本文:
* * * * * * *

Blog#117 ポール・ゴールドバーガー著「建築という芸術 評伝フランク・ゲーリー(Building Art )」(2024.5.30 鹿島出版会)を読んで

 

 7月1日、鹿島建設の平岡雅哉建築設計副本部長から、例年のお中元に本著が贈られてきた。スペインのバルセロナ市は人口162万人、アントニ・ガウディのサグラダファミリアあっての国際観光都市で、それ以上に人口35万人の工業都市ビルバオが年間100万人以上の観光客で賑わっていると聞く。その要因は、フランク・ゲーリーが1997年に設計したビルバオ・グッゲンハイム美術館にある。ネルビオン川に浮かぶ船のようなチタニウムの皮膜で覆われた不思議な建物である。アメリカで最も有名な建築家フィリップ・ジョンソン(1906-2005)をして「我々の時代の最も偉大な建築」と言わしめた作品である。

 1959年にフランク・ロイド・ライトがN.Y.で設計したらせん状のグッゲンハイム美術館から半世紀、デジタル革命の申し子の如くに、高価なチタニウムの皮膜を惜しげなく駆使した巨大な造形美に圧倒される建物である。この設計で世界的建築家と認められたフランク・ゲーリーは、2003年にはロサンゼルスのダウンタウン沿いに建つウォルト・ディズニー・コンサートホールもよく似た姿で設計し、2014年にはパリのブローニュの森にルイ・ヴィトン美術館も設計した。一度は彼の作品を見たいと思う以上に、設計者の実像を知りたいと考えていただけに、本書の贈呈はありがたかった。

 それにしても、500頁もの大著で、しかも小さな活字に参って、最初は拾い読みのつもりが、二日で完読しての実感は、本当によく書けている。その筈で、ニューヨークタイムス紙の記者で、ピュリツァー賞受賞の建築評論家ポール・ゴールドバーガーによる初の評伝書であった。

 カナダのトロントのユダヤ移民の息子として、1929年2月に生まれたフランク・ゲーリーが、やがて世界的ヒーローになるアメリカンドリーム体験記である。私自身が学んだ先輩たちと同時代の1960年代のロサンゼルスで活躍した。ビクター・グルーエンに勤務していた大沼君を1965年に訪ねたときに体験した、その時代の建築界の様子や、数々の国際コンペに暗躍する同世代の建築家とクライアントとの関係など、赤裸々な筆の運びにのめり込んだ二日間であった。久し振りに、自伝を超える評伝の素晴らしさと建築設計の面白さを体感させた著書を贈って下さった平岡氏に敬礼!

* * * * * * *

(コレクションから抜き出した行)
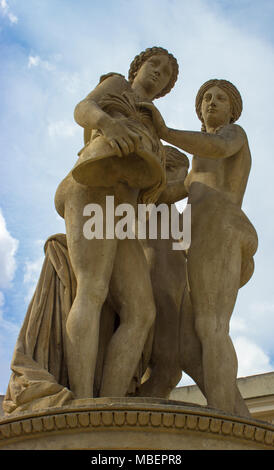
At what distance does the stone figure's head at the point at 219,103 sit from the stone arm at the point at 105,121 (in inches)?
43.9

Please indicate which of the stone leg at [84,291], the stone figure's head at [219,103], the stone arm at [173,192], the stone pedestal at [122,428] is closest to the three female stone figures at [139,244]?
the stone leg at [84,291]

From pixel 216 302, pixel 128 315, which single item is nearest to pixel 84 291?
pixel 128 315

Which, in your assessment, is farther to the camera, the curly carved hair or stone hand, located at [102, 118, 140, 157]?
the curly carved hair

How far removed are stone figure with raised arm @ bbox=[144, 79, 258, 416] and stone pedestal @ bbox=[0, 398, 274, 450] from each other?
3.10ft

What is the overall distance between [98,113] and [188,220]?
140cm

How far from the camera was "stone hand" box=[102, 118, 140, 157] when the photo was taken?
6473 mm

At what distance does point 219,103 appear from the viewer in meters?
8.03

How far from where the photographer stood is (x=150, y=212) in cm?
779

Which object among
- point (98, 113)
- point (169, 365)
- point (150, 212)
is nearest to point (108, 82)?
point (98, 113)

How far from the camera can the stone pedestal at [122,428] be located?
214 inches

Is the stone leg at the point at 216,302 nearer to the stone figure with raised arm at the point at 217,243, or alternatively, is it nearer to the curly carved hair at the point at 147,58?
the stone figure with raised arm at the point at 217,243

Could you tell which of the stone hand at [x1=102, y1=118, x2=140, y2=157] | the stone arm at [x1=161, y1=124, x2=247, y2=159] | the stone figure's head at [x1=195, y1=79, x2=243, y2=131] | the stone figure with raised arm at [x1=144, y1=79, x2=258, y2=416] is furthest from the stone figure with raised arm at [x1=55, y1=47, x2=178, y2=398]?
the stone figure's head at [x1=195, y1=79, x2=243, y2=131]

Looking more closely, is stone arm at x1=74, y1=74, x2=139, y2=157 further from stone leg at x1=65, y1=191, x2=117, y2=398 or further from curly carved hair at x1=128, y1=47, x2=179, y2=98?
curly carved hair at x1=128, y1=47, x2=179, y2=98

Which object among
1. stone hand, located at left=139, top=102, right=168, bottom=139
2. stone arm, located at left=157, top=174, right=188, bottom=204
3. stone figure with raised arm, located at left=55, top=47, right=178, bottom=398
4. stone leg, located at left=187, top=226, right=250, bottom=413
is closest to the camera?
stone figure with raised arm, located at left=55, top=47, right=178, bottom=398
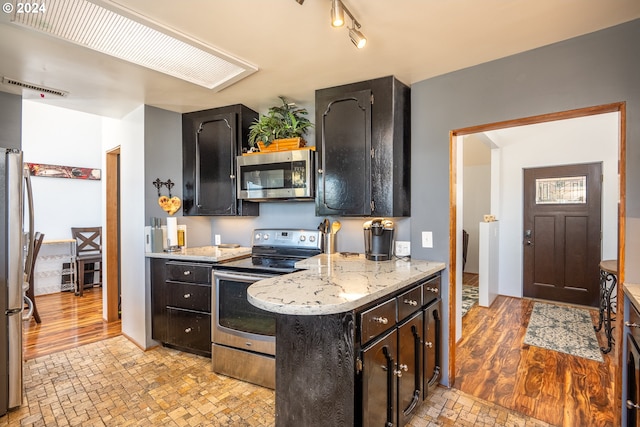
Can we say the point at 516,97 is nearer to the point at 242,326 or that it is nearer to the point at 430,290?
the point at 430,290

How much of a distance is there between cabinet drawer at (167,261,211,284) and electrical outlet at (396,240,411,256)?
61.5 inches

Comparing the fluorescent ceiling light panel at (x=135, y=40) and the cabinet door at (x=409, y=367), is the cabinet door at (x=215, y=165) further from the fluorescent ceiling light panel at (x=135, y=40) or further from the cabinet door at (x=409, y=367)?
the cabinet door at (x=409, y=367)

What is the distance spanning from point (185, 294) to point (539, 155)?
4.99 m

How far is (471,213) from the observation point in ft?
21.4

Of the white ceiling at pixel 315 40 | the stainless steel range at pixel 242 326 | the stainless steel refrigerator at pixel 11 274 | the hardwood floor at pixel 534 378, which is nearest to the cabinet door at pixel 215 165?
the white ceiling at pixel 315 40

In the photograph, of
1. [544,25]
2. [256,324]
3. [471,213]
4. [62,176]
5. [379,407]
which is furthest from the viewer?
[471,213]

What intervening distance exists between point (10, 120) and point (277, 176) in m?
2.18

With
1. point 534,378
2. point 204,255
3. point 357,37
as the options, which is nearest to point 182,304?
point 204,255

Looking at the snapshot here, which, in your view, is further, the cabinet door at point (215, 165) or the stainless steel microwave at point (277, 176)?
the cabinet door at point (215, 165)

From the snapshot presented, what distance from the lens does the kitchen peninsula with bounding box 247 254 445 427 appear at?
1.33m

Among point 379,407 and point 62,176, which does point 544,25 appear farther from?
point 62,176

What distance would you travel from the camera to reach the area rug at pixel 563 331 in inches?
115

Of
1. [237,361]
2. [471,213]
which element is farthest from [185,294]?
[471,213]

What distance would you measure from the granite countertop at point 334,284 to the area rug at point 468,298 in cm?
234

* * * * * * *

課題: 本文のうち「カナダのトロントのユダヤ移民」から「贈って下さった平岡氏に敬礼!」までのすべてを、一字も変えずに書き出してください。 本文だけを手がかりにして取り組んでください。

最終解答:
カナダのトロントのユダヤ移民の息子として、1929年2月に生まれたフランク・ゲーリーが、やがて世界的ヒーローになるアメリカンドリーム体験記である。私自身が学んだ先輩たちと同時代の1960年代のロサンゼルスで活躍した。ビクター・グルーエンに勤務していた大沼君を1965年に訪ねたときに体験した、その時代の建築界の様子や、数々の国際コンペに暗躍する同世代の建築家とクライアントとの関係など、赤裸々な筆の運びにのめり込んだ二日間であった。久し振りに、自伝を超える評伝の素晴らしさと建築設計の面白さを体感させた著書を贈って下さった平岡氏に敬礼!